**Exercise goal**
Examine the entries below, count the lines holding the string "measured", and respond with the number only.

**Records for the task**
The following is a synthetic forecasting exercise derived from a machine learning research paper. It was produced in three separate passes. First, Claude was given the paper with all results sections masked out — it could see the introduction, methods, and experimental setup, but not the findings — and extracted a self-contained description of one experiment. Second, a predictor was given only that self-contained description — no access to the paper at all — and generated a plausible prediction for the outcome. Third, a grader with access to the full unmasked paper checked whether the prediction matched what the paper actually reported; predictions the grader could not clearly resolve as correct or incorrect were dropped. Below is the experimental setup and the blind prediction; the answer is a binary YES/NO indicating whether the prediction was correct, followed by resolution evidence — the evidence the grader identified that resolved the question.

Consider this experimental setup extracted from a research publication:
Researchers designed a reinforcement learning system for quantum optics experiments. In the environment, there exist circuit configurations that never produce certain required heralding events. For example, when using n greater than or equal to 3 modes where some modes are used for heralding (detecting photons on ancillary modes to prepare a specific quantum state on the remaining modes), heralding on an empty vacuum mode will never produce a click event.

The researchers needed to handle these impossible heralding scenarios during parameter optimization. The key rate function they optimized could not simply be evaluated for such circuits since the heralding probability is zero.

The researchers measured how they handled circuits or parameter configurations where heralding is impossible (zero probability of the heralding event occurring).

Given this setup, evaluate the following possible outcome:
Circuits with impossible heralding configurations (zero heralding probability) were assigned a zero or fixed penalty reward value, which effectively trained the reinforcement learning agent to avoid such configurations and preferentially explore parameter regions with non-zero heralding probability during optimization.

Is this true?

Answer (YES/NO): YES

* * *

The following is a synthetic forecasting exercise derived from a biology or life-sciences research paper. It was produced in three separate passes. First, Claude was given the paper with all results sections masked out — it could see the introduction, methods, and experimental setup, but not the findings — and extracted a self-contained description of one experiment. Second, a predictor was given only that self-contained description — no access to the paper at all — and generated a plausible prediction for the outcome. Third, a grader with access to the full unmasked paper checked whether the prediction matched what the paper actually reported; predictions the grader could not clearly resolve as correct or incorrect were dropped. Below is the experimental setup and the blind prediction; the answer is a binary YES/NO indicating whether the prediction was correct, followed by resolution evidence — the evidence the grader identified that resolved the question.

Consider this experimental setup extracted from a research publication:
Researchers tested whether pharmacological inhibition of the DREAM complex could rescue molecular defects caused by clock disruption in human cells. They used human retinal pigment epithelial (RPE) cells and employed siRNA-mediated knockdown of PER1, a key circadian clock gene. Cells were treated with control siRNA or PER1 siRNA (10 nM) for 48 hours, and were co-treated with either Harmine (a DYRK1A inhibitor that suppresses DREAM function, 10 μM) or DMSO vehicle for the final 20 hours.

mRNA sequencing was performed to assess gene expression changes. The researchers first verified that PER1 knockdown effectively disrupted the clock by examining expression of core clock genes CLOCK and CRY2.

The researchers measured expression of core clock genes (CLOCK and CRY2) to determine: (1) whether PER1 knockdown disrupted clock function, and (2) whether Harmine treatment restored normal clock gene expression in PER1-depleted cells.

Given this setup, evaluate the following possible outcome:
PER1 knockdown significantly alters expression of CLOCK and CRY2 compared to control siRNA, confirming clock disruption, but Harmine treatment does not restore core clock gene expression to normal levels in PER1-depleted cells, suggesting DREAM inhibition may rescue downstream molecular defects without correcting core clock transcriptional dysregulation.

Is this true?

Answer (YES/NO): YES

**Completed exercise**
2